▶ _YOUR ASSIGNMENT_: Update the records between the line containing "How many months" and the line containing "What is the difference between the values for Німеччина", inclusive, by changing "plotted" to "displayed". Give back only those lines with everything else unchanged, and leave the pictures out.

▶ _Saved entries_:
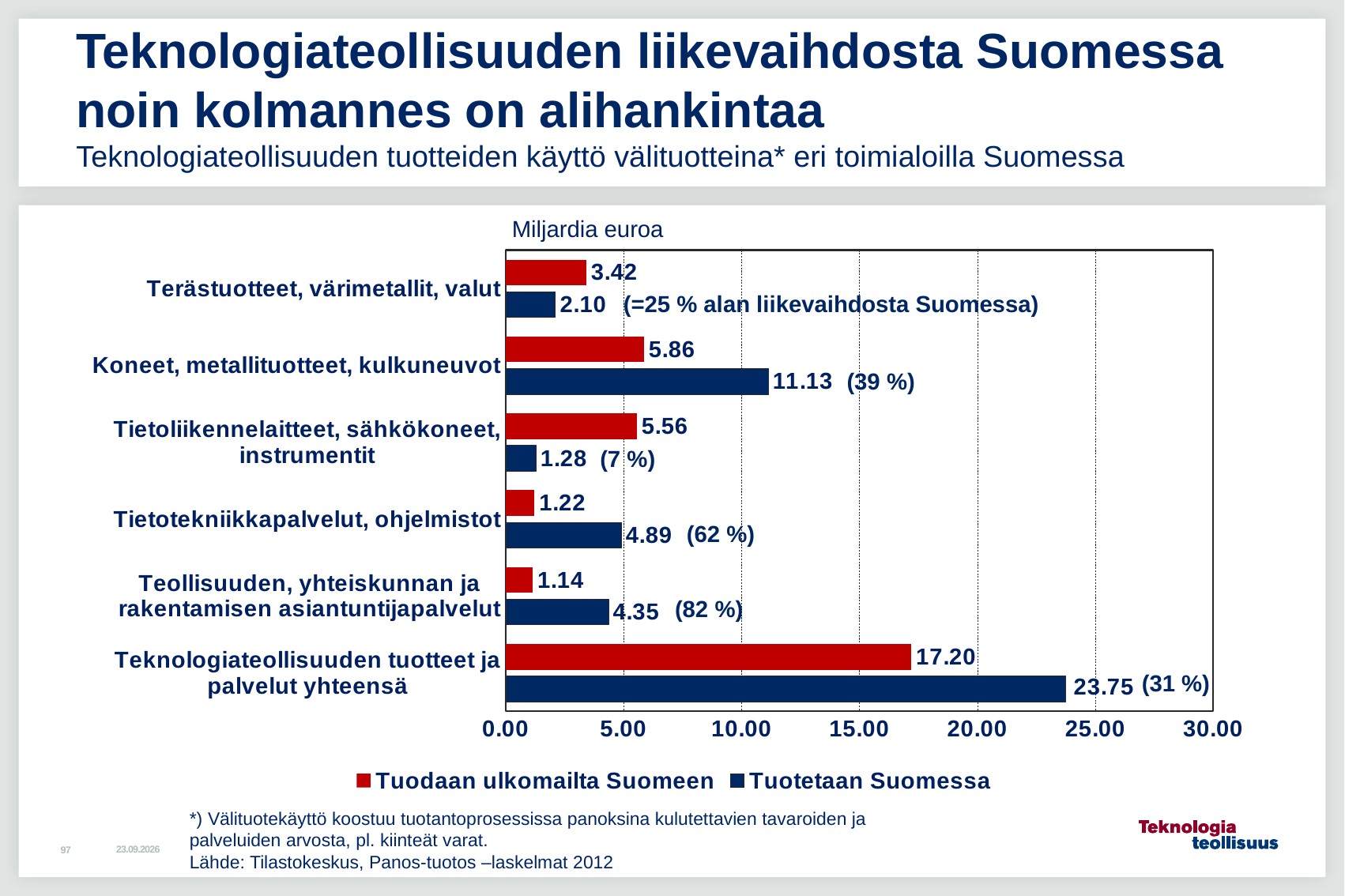
Is the value of "Tuotetaan Suomessa" for "Tietotekniikkapalvelut, ohjelmistot" greater or less than 5.00? less What is the difference between "Tuotetaan Suomessa" and "Tuodaan ulkomailta Suomeen" for "Teknologiateollisuuden tuotteet ja palvelut yhteensä"? 6.55 How many series does the legend list? 2 Which category has the lowest value for "Tuotetaan Suomessa"? Tietoliikennelaitteet, sähkökoneet, instrumentit How many categories are shown on the chart? 6 What is the value of "Tuodaan ulkomailta Suomeen" for "Tietoliikennelaitteet, sähkökoneet, instrumentit"? 5.56 What kind of chart is shown on the slide? bar chart What unit is shown above the chart? Miljardia euroa For "Terästuotteet, värimetallit, valut", which is larger: "Tuodaan ulkomailta Suomeen" or "Tuotetaan Suomessa"? Tuodaan ulkomailta Suomeen What is the value of "Tuotetaan Suomessa" for "Koneet, metallituotteet, kulkuneuvot"? 11.13 Which category has the highest value for "Tuodaan ulkomailta Suomeen"? Teknologiateollisuuden tuotteet ja palvelut yhteensä What is the value of "Tuotetaan Suomessa" for "Teollisuuden, yhteiskunnan ja rakentamisen asiantuntijapalvelut"? 4.35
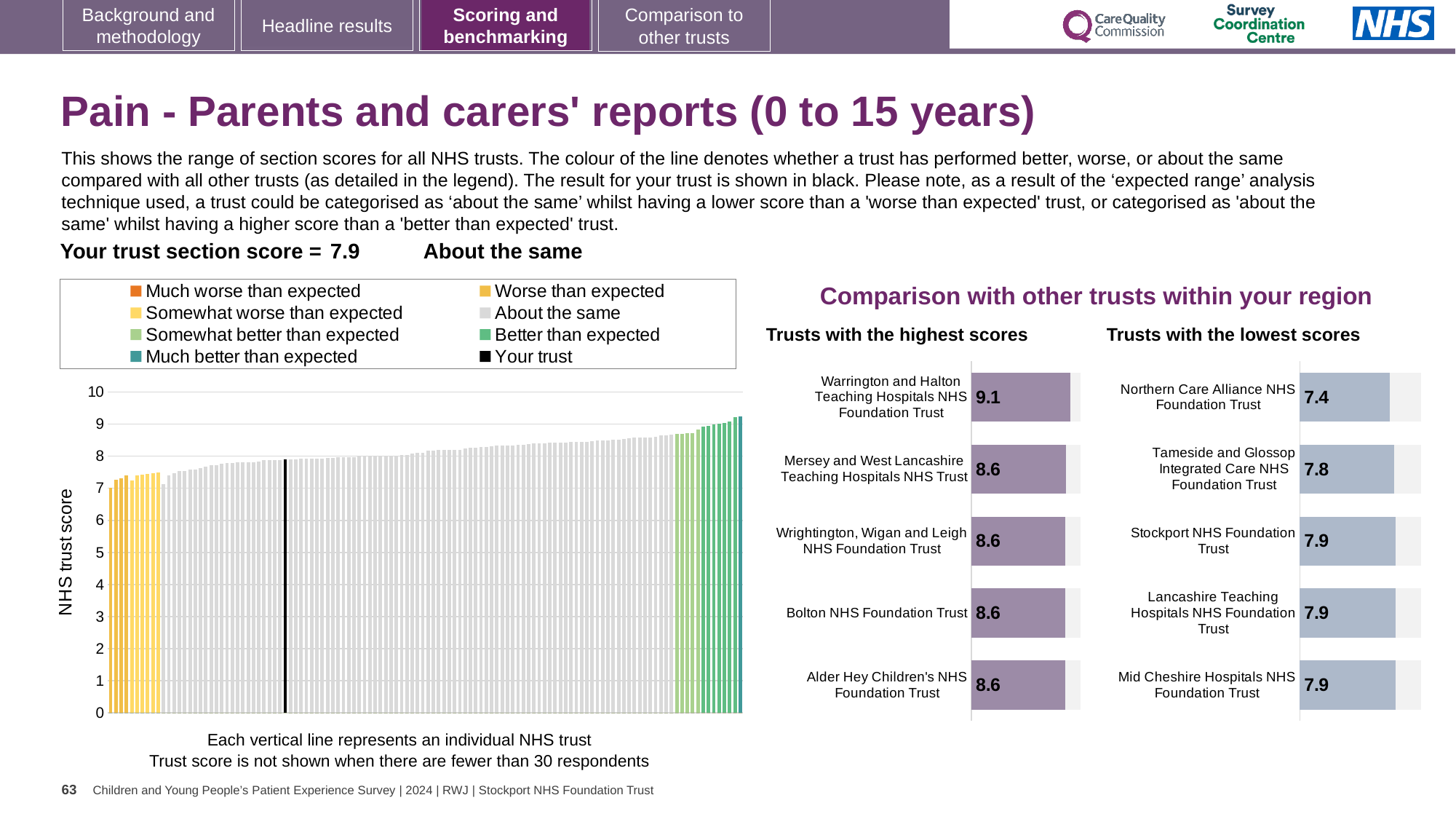
In the 'Trusts with the lowest scores' chart, which has the higher score: Tameside and Glossop Integrated Care NHS Foundation Trust or Stockport NHS Foundation Trust? Stockport NHS Foundation Trust In the 'Trusts with the highest scores' chart, what is the difference between the scores of Warrington and Halton Teaching Hospitals NHS Foundation Trust and Bolton NHS Foundation Trust? 0.5 In the 'Trusts with the lowest scores' chart, what is the difference between the scores of Stockport NHS Foundation Trust and Northern Care Alliance NHS Foundation Trust? 0.5 In the 'Trusts with the lowest scores' chart, what is the score for Northern Care Alliance NHS Foundation Trust? 7.4 In the large chart on the left, do the trust scores rise or fall from left to right? Rise In the 'Trusts with the lowest scores' chart, which trust has the lowest score? Northern Care Alliance NHS Foundation Trust What kind of chart is the large chart on the left showing all NHS trusts? Bar chart What is the y-axis label of the large chart on the left? NHS trust score In the 'Trusts with the highest scores' chart, which trust has the highest score? Warrington and Halton Teaching Hospitals NHS Foundation Trust According to the slide, what is your trust's section score for Pain - Parents and carers' reports? 7.9 In the 'Trusts with the highest scores' chart, what is the score for Warrington and Halton Teaching Hospitals NHS Foundation Trust? 9.1 How many trusts are shown in the 'Trusts with the highest scores' chart? 5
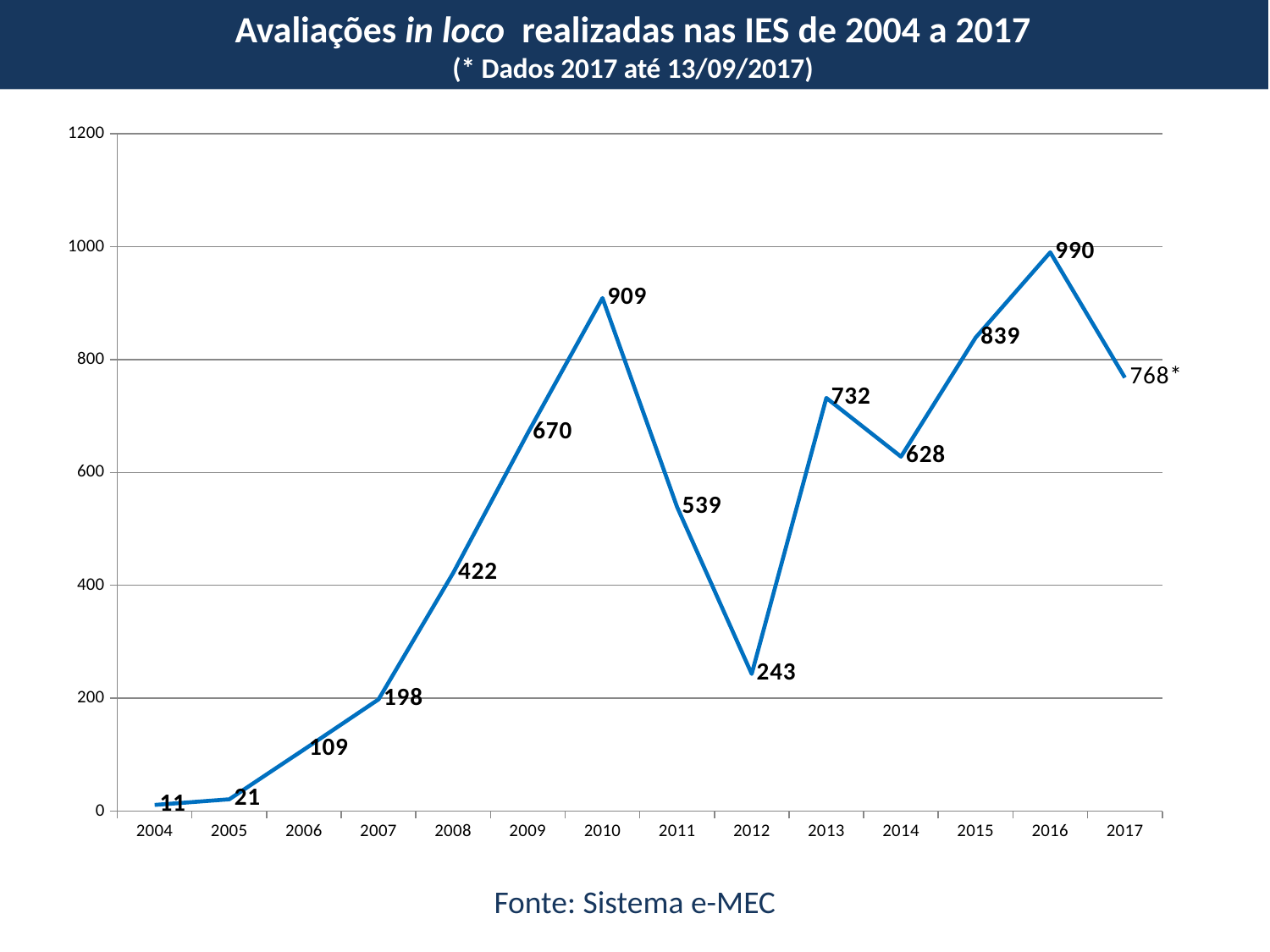
What source is cited below the chart? Sistema e-MEC Which year has the highest value? 2016 What is the value for 2010? 909 Which is larger, the value for 2013 or the value for 2014? 2013 Which year has the lowest value? 2004 What is the value for 2017? 768* What is the value for 2012? 243 Is the value for 2009 greater or less than 600? greater Do the values rise or fall from 2004 to 2010? rise What is the difference between the values for 2016 and 2015? 151 How many years are plotted on the x axis? 14 What kind of chart is shown? line chart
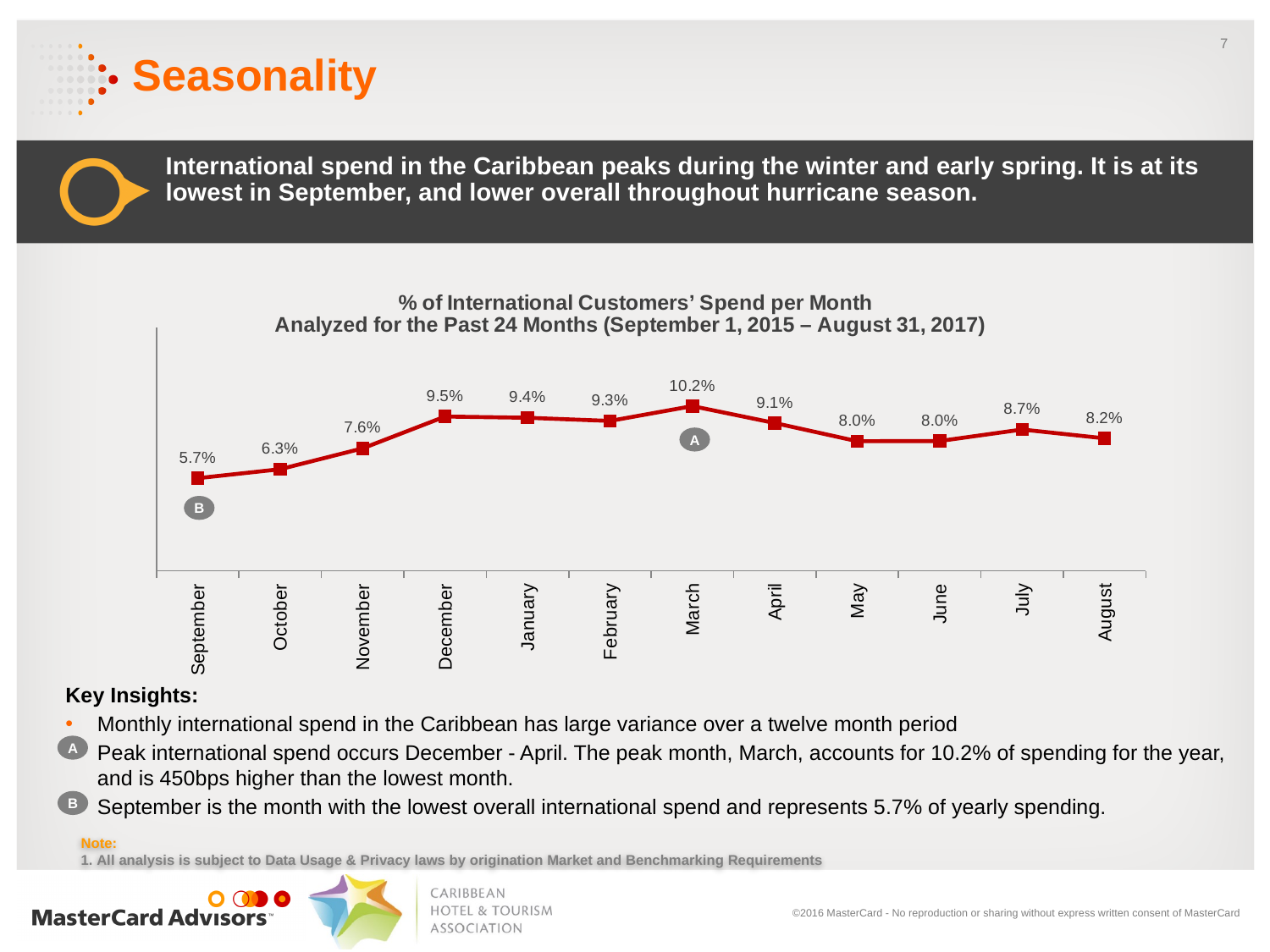
How many months are plotted on the chart? 12 What is the value for July? 8.7% What is the value for March? 10.2% What kind of chart is shown on the slide? Line chart Do the values rise or fall from September to December? Rise What is the value for September? 5.7% Which month has the lowest value? September What is the difference between the values for November and October? 1.3% What is the difference between the values for March and September? 4.5% Which month has the highest value? March Which is larger, the value for April or the value for August? April What is the value for December? 9.5%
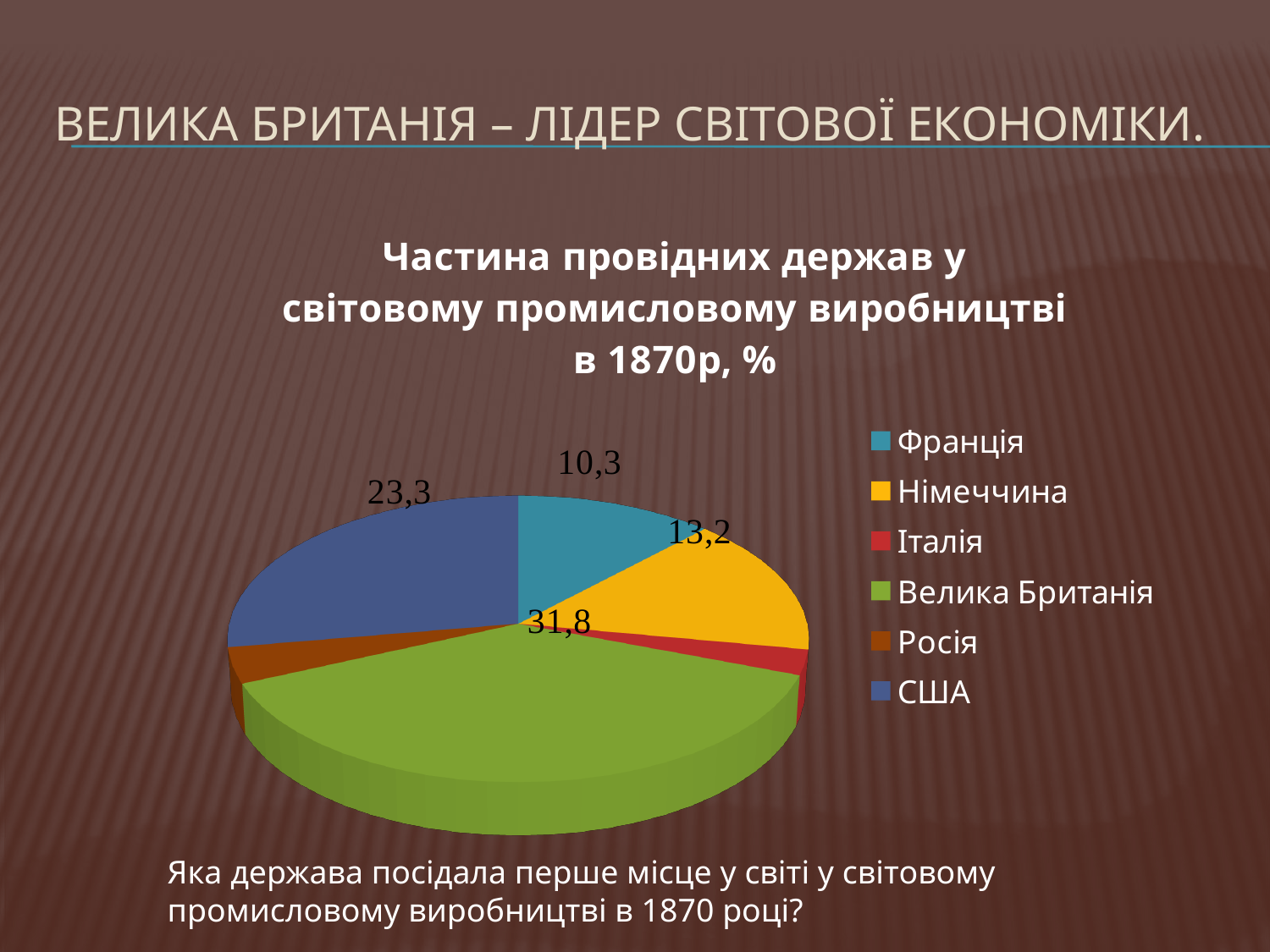
What is the difference between the values for Німеччина and Франція? 2,9 How many countries are listed in the legend? 6 What is the value shown for США? 23,3 Which is larger, the value for США or the value for Німеччина? США What is the difference between the values for Велика Британія and США? 8,5 What is the value shown for Велика Британія? 31,8 Which country has the largest slice of the pie? Велика Британія What is the value shown for Франція? 10,3 What year does the chart title refer to? 1870 Which country is represented by the green slice? Велика Британія What kind of chart is shown on the slide? Pie chart What is the value shown for Німеччина? 13,2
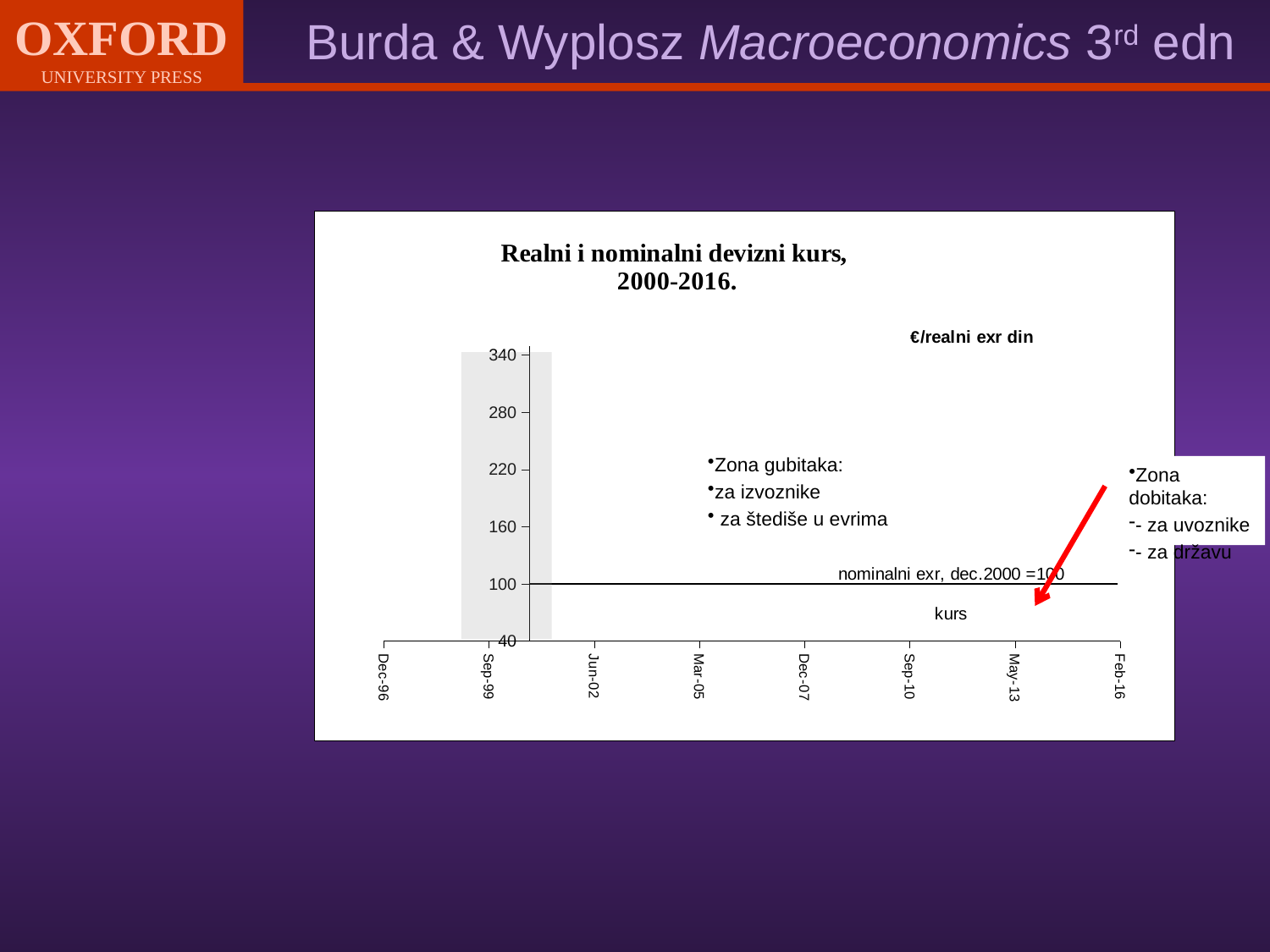
How many date labels are shown along the x axis? 8 What is the highest value shown on the y axis? 340 What is the lowest value shown on the y axis? 40 What is the last date label on the x axis? Feb-16 At what value is the horizontal line labelled "nominalni exr, dec.2000 =100 kurs" drawn? 100 What label appears in the upper right of the plot area describing the series unit? €/realni exr din What is the interval between consecutive y-axis tick labels? 60 What is the first date label on the x axis? Dec-96 Does the horizontal line for the nominal exchange rate rise, fall, or stay flat across the x axis? stay flat Which x-axis label comes immediately after Dec-07? Sep-10 What is the title of the chart? Realni i nominalni devizni kurs, 2000-2016.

▶ _RESPONSE BOX_:
How many months are displayed on the chart? 12 What is the value for July? 8.7% What is the value for March? 10.2% What kind of chart is shown on the slide? Line chart Do the values rise or fall from September to December? Rise What is the value for September? 5.7% Which month has the lowest value? September What is the difference between the values for November and October? 1.3% What is the difference between the values for March and September? 4.5% Which month has the highest value? March Which is larger, the value for April or the value for August? April What is the value for December? 9.5%
What is the difference between the values for Німеччина and Франція? 2,9 How many countries are listed in the legend? 6 What is the value shown for США? 23,3 Which is larger, the value for США or the value for Німеччина? США What is the difference between the values for Велика Британія and США? 8,5 What is the value shown for Велика Британія? 31,8 Which country has the largest slice of the pie? Велика Британія What is the value shown for Франція? 10,3 What year does the chart title refer to? 1870 Which country is represented by the green slice? Велика Британія What kind of chart is shown on the slide? Pie chart What is the value shown for Німеччина? 13,2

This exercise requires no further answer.